In the graveyard of the Temple, his and his son Sadamune's cenotaphs in form of Hokyo-into are placed. When exiled Priest Nichiren came back to Kamakura in 1274 from Sado island, he stayed at Ebisudo here for a while. Hearing this, Masamune visited the Priest to ask for his teachings. The Priest was willing to teach Masamune his doctrines. Later, Masamune turned devotee for the Priest from whom the name Masamune was conferred. Masa is right, and Mune is part of Chinese character meaning religion. What the word Masamune means is the right religion, or the Lotus Sutra.

However, the Temple was erected in 1436, more than 100 years after Masamune's death. The Hokyo-into were dedicated in 1836 by a group of swordsmith in Tokyo who admired Masamune's technique.

Tokugawa Art Museum has a host of Japanese swords on display, most of which are called Masamune. In this case, Masamune means orthodox. You can also view various national-treasure swords at e-Museum.

Meanwhile, the Temple stands with its back (not the front) facing the Wakamiya-Oji, the main street of Kamakura leading to Tsurugaoka Hachimangu Shrine. Those days, temples were not permitted with their gates facing it. Today, as the Temple is conveniently located between the main street near Kamakura Station and residential area in southeast of Kamakura, Kamakuraites are going across the temple grounds using it a convenient shortcut to and from the Station.

Annual Observances

January 10: Ebisu Festival:
The Temple's grounds are crowded on this day with worshipers to pray for prosperity. As the patron deity of merchants, businessmen and good fortune, this is the time when they pray for a successful year at Ebisudo Hall. Female attendants clad with red and white kimono like maidens at Shinto shrine and a long headgear serve visitors with bamboo leaves, which are ornamented with various amulets, and are sold for 10,000, 5,000 and 3,000 yen a piece. If they are placed in offices and stores, business is believed to grow fast. The worse the economic climate, the greater the sales of bamboo leaves. It may be a good indication to know whether or not the economy is favorable, perhaps better than the predictions made by economists.

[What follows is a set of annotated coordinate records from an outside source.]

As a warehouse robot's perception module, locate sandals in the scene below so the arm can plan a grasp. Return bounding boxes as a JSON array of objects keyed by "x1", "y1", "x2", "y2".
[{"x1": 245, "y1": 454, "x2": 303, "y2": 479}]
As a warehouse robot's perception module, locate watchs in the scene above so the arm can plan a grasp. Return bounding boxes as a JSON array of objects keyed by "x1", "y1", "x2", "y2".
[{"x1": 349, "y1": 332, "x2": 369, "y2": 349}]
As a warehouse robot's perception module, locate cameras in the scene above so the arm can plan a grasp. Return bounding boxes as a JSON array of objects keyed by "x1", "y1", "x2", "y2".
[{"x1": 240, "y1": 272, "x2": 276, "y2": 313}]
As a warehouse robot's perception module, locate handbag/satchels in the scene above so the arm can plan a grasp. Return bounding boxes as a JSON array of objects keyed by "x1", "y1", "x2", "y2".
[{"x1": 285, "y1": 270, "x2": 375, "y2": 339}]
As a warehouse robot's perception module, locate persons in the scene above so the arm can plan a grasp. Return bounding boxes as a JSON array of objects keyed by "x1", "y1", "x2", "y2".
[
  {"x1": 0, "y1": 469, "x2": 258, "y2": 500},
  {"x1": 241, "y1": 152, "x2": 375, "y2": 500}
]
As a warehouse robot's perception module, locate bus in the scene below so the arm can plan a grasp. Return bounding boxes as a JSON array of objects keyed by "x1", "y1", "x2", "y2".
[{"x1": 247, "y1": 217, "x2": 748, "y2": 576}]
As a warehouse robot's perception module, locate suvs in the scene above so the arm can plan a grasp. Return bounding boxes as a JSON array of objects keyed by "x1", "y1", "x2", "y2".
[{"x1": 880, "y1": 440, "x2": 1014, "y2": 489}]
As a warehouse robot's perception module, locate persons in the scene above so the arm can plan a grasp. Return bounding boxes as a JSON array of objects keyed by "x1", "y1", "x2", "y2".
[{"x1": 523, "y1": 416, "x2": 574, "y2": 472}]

First Sunday of October: Memorial Service for dolls
This ceremony started rather recently. At the guest hall of the Temple, doll lovers hold an exhibition of dolls every autumn. It is a popular show among the doll fans and many appreciate the event. At the same time, they feel that throwing away old dolls is just pitiful and awful. For them, dolls are like babies or family members. This feeling eventually led to a motive that old dolls should be properly treated holding memorial services for them. The Temple accepted their request and the first service started in 1983. While the priests recite sutras, the old dolls are burned and ashes are dedicated to the doll mound in the temple courtyard. The Japanese do not like to throw away what they loved for a long time simply because they got too old. Similar rituals are held at other temples for dead timepieces, old pictures, etc.

Flowers:
A large tee of Sarusuberi (Indian lilac, or Lagerstroemia indica) in front of the priests' living quarters is just beautiful in summer.